Dendrogram of pulsed-field gel electrophoresis using SmaI macrorestriction fragment of representative P. aeruginosa isolates belonging to the major clones from HIM and HCG. For this study, isolates showing a similarity coefficient of >80% were considered as genetically related. Isolate number, medical center, clone designation, and class 1 integron(s) contained are indicated. HIM, Hospital Infantil de Morelia; HCG, Hospital Civil de Guadalajara; PAGM, P. aeruginosa Guadalajara/Morelia.
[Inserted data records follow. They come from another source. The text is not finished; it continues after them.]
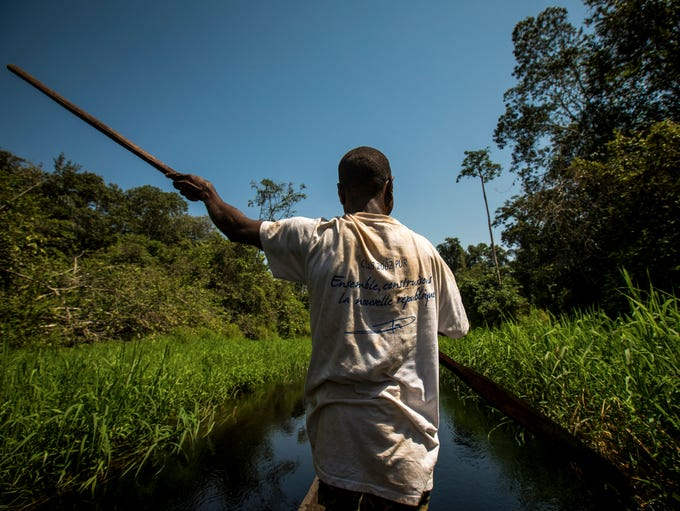 Mossimbo Eric paddles a pirogue, which is a long narrow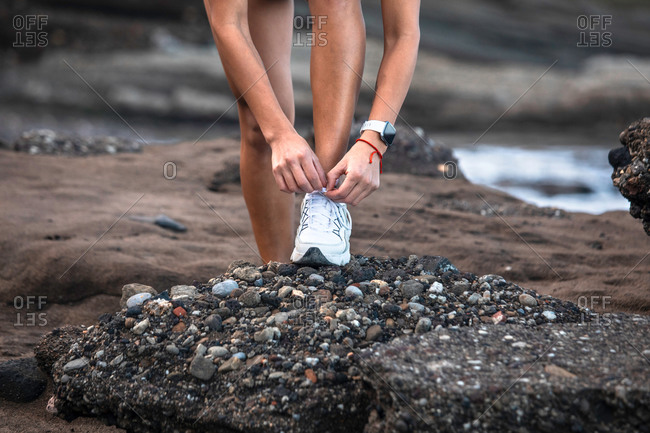Ethnic female athlete tying shoelaces on sneakers while sitting on seashore and preparing for workout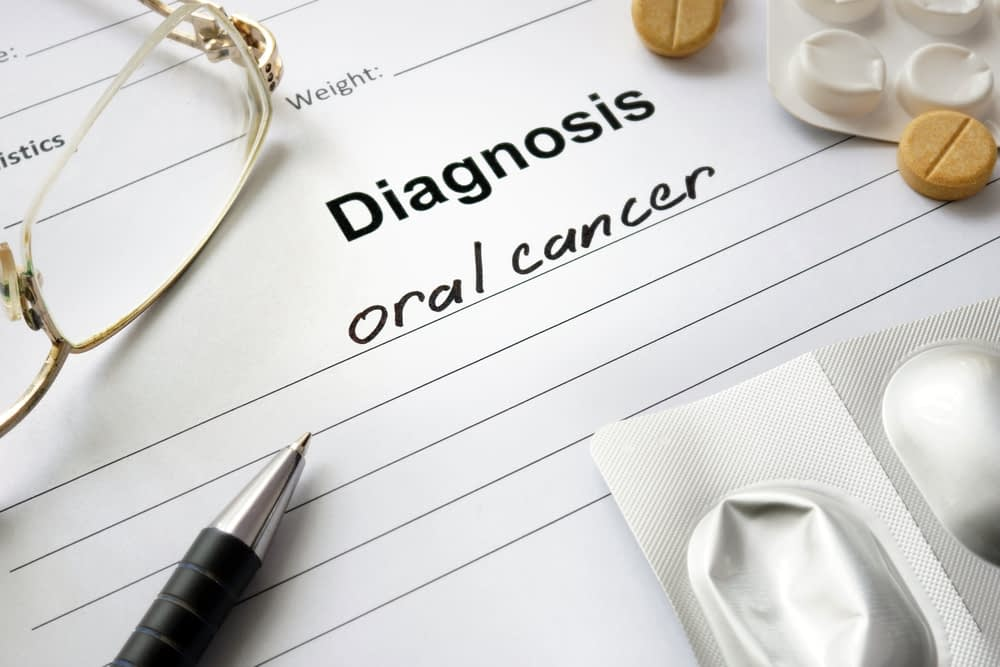 A paper that says: Diagnosis? Oral Cancer.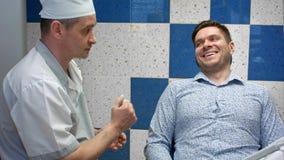Dentista feliz y paciente que comunican después de tratamientos Imagen de archivo libre de regalías
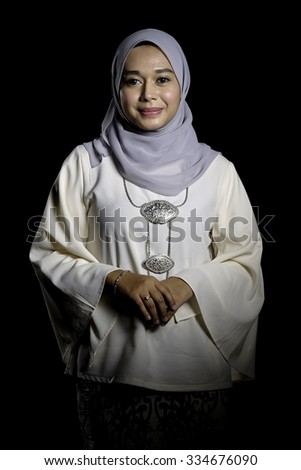 Fashion portrait of young beautiful muslim woman with modern kebaya with hijab isolated on black background - stock photo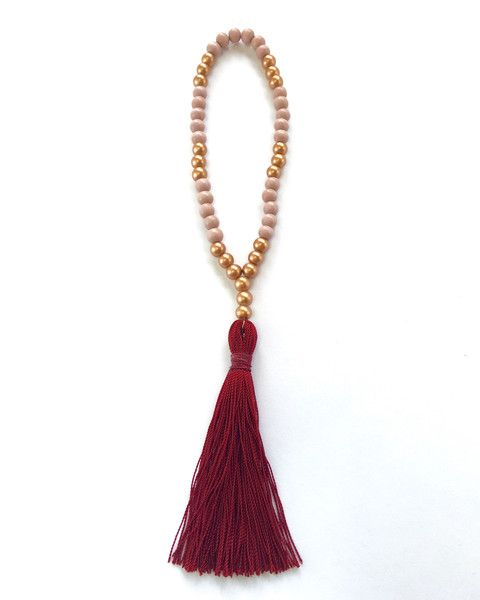 Crimson tassel with blush pink and copper wood beads. Meant to be hung on the rear-view mirror of your car! On stretchy string.
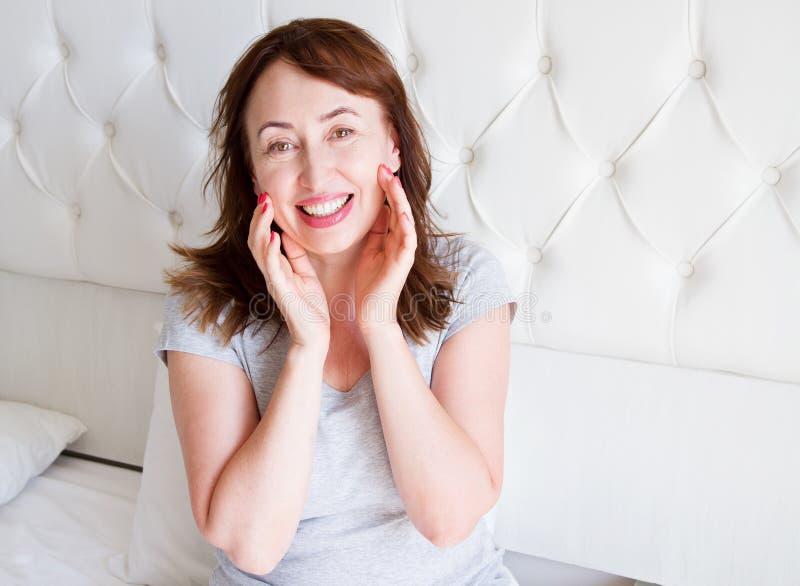 Mentira envelhecida média feliz da mulher na cama Bom dia e conceito do sono Menopausa e estilo de vida saudável Foco seletivo fotos de stock royalty free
Clonal dissemination of P. aeruginosa isolates resistant to most commercially available antibiotics has been described in several countries, and it represents a public health problem.^7,8 Studies on carbapenem resistance clinical isolates in Mexico are limited. Nevertheless, the National Institute of Respiratory Diseases (NIRD) in Mexico City reported a 20% prevalence of carbapenem-resistant P. aeruginosa isolates and a 3.4% prevalence of MßL-producing strains, including types VIM-2 and IMP-15. ¹³ Therefore, MβL screening methods should be implemented, especially in hospitals where P. aeruginosa is an endemic organism. ¹⁴

The bla_IMP-15 enzyme is a broad-spectrum MβL. It was identified in P. aeruginosa isolates from HCG, UKUC, and NIRD in 2003, 2005, and 2004, respectively. In all these cases, the bla_IMP-15 gene is encoded on a class 1 integron. Nevertheless, a class 1 integron with a different gene array was previously described for bla_IMP-15 in Thailand, ¹¹ as is the case for In204 and In205 class 1 integrons in the present study. Up to now, the bla_IMP gene has been identified on integron-borne gene cassettes, which display a variable region. This allows to consider the presence of an integron recombination system that could account for its rapid dissemination in clinical settings under the selective pressure generated by antimicrobial agents.^2,3 The finding of variability in the case of the In95 class 1 integron harboring the bla_IMP-15 gene cassette in highly related clones underscores the potential for gene-cassette recombination (acquired and release genes) within this class 1 integron. This is supported by the high similarity among the plasmids, identified by the RFLP pattern of the nonconjugative plasmids harbored in clinical isolates from HIM and HCG.